# Learning to Play Pong

This notebook uses mushroomrl (https://mushroomrl.readthedocs.io/en/latest/index.html) and the Pong class to run an experiment to learn to play a simplified version of Pong.

The simplified Pong consists of a ball bouncing in a 2-D box (no gravity). The left, right and top sides of the box are present and reflect the ball if it hits them, but the bottom side of the box is missing. If the ball moves toward the bottom of the box, the agent has to move a short paddle along the bottom of the box to reflect the ball, otherwise the ball falls out of the box and the game is lost. When not being used to reflect the ball, the paddle should return to the bottom left.

Originally I was planning to use manim to visualise the experiments, but mushroomrl has as a utilitiy that uses pygame to visualise experiment runs so I decided try that instead.
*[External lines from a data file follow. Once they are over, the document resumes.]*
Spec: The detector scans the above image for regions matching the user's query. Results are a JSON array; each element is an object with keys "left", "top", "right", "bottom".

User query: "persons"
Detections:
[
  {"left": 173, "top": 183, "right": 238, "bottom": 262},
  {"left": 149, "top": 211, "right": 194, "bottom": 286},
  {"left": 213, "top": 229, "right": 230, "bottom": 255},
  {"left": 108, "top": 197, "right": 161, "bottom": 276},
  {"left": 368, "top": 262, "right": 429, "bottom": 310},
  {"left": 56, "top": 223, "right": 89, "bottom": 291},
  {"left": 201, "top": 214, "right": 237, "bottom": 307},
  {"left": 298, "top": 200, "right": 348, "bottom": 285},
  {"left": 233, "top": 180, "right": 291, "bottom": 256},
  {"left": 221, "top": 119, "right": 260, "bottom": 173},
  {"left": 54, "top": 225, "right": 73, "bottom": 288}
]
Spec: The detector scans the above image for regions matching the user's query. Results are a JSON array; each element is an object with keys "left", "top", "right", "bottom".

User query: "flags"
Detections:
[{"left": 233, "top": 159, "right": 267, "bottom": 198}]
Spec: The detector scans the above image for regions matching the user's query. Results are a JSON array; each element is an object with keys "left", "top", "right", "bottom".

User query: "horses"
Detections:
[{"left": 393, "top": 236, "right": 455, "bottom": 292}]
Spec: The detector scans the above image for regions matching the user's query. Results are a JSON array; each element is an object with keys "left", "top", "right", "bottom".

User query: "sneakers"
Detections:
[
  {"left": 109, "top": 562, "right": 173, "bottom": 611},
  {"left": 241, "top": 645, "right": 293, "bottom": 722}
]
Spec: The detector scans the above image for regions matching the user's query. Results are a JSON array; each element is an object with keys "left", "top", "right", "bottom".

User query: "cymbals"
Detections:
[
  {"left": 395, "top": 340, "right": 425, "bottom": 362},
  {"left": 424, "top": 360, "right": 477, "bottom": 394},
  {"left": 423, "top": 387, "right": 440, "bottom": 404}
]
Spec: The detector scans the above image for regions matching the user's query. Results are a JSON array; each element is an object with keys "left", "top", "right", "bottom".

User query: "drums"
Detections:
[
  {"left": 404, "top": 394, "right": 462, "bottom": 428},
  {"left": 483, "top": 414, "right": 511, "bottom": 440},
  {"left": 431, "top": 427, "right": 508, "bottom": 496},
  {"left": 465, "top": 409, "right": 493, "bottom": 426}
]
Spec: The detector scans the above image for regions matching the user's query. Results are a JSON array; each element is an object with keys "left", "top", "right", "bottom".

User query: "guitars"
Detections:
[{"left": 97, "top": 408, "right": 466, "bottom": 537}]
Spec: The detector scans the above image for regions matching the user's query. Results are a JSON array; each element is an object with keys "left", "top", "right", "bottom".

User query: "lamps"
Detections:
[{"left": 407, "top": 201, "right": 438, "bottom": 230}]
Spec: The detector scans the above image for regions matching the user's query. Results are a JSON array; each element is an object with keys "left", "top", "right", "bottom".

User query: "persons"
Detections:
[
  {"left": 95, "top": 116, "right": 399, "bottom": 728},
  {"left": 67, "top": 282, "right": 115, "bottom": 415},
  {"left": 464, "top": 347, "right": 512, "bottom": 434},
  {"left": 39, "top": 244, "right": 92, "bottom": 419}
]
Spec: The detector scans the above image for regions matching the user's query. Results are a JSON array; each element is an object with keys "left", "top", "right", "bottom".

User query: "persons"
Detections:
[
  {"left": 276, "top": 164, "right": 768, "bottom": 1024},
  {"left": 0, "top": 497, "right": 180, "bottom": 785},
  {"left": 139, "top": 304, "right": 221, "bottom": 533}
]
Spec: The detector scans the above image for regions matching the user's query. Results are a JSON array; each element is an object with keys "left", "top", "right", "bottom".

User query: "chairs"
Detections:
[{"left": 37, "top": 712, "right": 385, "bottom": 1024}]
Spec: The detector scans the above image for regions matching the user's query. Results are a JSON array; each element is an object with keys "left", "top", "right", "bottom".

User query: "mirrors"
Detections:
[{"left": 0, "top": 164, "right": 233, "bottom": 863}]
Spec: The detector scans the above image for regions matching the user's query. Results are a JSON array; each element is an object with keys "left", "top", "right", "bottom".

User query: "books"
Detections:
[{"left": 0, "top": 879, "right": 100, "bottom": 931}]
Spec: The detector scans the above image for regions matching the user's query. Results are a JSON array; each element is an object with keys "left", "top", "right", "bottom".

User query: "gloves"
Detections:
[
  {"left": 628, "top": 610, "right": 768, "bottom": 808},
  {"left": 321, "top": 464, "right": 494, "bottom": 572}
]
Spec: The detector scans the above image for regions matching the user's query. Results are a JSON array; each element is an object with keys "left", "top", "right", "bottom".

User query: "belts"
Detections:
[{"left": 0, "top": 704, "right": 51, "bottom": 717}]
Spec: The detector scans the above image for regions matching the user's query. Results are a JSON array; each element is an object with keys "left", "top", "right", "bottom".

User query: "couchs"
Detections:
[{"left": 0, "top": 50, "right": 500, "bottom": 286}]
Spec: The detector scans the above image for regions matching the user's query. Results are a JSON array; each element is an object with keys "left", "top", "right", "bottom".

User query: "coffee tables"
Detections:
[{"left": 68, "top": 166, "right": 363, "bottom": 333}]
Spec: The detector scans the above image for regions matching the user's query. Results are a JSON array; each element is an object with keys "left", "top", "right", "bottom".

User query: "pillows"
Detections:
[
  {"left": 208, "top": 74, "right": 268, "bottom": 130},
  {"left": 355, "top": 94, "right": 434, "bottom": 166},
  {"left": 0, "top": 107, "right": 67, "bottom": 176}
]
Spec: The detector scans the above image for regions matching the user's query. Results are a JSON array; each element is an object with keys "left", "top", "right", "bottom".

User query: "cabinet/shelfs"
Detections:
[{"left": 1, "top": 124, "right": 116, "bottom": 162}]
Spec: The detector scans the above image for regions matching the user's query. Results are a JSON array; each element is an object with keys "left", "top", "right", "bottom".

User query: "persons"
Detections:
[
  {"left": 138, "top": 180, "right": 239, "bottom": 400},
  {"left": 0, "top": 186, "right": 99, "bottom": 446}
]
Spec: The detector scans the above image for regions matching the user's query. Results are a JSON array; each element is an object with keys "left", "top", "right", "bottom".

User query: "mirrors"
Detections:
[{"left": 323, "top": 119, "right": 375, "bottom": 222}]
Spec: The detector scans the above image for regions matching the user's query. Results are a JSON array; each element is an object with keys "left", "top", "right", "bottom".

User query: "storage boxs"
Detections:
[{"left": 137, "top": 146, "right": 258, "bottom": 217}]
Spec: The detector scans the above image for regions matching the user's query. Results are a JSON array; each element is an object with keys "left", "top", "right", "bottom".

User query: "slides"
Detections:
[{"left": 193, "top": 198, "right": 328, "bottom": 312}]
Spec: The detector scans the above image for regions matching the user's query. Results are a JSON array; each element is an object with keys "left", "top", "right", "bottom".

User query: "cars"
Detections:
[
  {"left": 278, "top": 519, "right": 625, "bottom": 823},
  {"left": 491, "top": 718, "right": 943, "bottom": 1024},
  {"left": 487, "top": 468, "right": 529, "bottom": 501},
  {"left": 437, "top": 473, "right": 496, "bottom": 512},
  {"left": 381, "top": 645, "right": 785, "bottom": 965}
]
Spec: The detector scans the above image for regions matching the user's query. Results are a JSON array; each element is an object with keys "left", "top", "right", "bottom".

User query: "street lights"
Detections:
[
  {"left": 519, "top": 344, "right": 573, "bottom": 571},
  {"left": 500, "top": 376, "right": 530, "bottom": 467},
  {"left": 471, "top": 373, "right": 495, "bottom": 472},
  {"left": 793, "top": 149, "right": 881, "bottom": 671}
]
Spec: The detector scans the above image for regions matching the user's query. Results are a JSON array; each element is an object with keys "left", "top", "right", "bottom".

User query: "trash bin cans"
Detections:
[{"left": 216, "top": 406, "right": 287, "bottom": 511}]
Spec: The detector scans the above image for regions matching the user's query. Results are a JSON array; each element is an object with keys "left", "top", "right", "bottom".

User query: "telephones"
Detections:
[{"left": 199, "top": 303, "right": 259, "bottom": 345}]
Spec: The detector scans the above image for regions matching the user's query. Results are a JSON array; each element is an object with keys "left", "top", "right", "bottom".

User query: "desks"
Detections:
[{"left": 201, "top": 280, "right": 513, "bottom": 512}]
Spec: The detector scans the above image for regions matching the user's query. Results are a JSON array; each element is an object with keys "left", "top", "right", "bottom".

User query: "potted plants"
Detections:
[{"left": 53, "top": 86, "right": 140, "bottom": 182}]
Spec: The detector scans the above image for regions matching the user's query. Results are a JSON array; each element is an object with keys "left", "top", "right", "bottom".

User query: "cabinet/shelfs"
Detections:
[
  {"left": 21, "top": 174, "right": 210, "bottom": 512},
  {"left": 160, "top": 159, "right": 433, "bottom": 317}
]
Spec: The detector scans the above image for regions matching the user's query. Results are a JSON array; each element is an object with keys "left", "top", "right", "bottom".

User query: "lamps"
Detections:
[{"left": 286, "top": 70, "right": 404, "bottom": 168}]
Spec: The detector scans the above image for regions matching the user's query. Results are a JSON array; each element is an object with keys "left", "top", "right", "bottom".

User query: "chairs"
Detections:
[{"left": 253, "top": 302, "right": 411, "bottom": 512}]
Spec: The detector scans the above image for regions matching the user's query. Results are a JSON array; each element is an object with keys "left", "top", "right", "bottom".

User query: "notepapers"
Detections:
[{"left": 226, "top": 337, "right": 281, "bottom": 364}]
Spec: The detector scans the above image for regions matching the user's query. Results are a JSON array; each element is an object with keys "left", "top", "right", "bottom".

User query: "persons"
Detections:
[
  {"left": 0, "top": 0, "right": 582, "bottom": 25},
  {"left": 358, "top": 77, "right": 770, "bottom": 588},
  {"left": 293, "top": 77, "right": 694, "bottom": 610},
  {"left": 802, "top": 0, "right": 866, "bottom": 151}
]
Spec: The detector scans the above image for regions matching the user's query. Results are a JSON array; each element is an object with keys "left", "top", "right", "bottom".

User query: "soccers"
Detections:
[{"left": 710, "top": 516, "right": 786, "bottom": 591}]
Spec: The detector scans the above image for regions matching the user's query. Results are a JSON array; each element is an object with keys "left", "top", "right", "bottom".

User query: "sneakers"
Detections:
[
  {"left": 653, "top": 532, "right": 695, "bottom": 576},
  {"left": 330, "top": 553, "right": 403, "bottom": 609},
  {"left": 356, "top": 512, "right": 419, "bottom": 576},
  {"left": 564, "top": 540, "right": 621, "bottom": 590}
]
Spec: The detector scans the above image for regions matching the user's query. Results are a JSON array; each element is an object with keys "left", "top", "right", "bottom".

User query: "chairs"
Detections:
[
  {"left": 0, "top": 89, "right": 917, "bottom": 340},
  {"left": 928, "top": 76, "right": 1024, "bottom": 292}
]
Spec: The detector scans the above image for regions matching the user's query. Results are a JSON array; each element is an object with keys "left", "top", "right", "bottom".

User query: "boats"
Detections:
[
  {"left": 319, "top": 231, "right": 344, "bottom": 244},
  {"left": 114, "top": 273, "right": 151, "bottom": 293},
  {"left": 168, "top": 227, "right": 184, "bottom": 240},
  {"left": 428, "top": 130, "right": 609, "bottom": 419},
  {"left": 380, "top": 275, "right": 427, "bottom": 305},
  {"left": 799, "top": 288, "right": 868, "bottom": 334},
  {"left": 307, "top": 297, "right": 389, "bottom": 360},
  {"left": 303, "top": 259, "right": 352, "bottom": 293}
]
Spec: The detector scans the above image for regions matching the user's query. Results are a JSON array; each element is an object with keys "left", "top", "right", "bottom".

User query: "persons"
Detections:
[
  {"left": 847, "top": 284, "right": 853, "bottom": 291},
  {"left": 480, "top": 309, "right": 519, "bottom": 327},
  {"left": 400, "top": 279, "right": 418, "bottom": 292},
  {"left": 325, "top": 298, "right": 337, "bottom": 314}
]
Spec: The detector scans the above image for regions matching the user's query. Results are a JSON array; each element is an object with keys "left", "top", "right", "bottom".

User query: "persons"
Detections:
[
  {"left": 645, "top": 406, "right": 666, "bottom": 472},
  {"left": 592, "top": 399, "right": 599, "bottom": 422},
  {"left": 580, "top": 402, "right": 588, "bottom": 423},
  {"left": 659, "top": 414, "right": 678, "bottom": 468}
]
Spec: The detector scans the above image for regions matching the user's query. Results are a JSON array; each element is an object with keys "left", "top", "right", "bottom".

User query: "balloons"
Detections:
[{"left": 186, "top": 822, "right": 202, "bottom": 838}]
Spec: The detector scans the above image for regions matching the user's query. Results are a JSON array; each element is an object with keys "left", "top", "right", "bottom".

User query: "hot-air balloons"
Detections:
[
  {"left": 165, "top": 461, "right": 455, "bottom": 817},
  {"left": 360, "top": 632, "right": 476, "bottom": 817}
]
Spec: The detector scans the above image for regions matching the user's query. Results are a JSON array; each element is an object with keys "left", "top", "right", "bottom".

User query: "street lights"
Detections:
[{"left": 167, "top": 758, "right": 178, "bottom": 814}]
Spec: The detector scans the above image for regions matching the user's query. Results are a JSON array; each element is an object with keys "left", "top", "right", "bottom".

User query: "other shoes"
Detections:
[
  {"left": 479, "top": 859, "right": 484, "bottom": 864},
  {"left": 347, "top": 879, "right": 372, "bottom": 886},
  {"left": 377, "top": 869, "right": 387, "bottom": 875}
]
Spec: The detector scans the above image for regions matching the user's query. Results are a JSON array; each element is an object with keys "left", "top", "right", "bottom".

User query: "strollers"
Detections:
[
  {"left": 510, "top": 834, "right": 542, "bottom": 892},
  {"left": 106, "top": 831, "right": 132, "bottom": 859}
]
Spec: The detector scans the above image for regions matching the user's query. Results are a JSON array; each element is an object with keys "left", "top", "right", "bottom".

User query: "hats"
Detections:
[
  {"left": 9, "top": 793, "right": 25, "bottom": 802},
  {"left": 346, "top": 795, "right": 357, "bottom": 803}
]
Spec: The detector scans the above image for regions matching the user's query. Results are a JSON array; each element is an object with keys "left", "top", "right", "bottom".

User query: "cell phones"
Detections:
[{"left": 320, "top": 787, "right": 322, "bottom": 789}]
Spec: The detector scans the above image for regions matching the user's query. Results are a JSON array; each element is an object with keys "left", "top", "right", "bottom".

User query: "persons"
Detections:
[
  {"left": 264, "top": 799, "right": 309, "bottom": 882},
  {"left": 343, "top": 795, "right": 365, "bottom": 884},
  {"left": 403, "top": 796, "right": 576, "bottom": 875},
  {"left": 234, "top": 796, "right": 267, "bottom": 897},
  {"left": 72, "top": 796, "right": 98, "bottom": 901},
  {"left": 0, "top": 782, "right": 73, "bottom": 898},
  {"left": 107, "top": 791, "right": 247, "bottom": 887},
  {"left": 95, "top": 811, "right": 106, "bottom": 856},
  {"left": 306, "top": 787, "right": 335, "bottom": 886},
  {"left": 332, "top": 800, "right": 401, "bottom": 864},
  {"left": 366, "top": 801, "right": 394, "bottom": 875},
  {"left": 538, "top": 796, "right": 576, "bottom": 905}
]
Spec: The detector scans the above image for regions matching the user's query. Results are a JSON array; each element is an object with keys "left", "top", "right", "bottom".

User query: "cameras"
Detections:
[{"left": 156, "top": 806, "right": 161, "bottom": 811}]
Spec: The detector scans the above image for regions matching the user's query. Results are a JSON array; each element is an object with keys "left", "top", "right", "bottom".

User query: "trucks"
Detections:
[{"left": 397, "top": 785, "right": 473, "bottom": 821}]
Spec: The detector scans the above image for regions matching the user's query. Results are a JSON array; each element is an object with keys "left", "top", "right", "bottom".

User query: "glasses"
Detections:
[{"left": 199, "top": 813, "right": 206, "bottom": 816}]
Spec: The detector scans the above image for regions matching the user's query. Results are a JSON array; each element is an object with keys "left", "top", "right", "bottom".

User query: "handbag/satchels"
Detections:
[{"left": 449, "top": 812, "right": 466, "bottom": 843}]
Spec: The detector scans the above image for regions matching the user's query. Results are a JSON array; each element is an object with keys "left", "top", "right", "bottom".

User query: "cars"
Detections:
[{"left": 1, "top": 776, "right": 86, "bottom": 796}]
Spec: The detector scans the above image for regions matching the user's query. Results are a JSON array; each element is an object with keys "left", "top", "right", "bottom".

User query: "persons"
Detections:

The original mushroomrl code had a bug which caused the visualisation to hang, so a corrected version is included in pong.py. The window in which the visualisation runs often appears behind other windows, so you might need to look for it!

In [1]:
%load_ext autoreload
%autoreload 2

#Import all the things

import numpy as np
import random
from sklearn.ensemble import ExtraTreesRegressor

from mushroom_rl.algorithms.value import FQI
from mushroom_rl.core import Core
from mushroom_rl.policy import EpsGreedy
from mushroom_rl.utils.dataset import compute_J
from mushroom_rl.utils.parameters import Parameter

from pong import Pong

We begin by assigning the Markov Decision Process (MDP), which defines how the agent will move in the environment according to a given action.

In [2]:
mdp = Pong()

Now we define the agent.

- First we create the policy to be followed by the agent. Here we use a greedy algorithm, with `epsilon = 1`.

- Next, the policy approximator and its required paramaters iare created; here we use the `ExtraTreesRegressor` class of scikit-learn. 

- Finally the agent is created calling the algorithm class and providing the approximator and the policy, together with parameters used by the algorithm. Here we use Fitted Q-iteration (FQI).

In [3]:
# Define the agent

# Policy
epsilon = Parameter(value=1.)
pi = EpsGreedy(epsilon=epsilon)

# Approximator
approximator_params = dict(input_shape=mdp.info.observation_space.shape,
                           n_actions=mdp.info.action_space.n,
                           n_estimators=50,
                           min_samples_split=5,
                           min_samples_leaf=2)
approximator = ExtraTreesRegressor

# Agent
agent = FQI(mdp.info, pi, approximator, n_iterations=20,
            approximator_params=approximator_params)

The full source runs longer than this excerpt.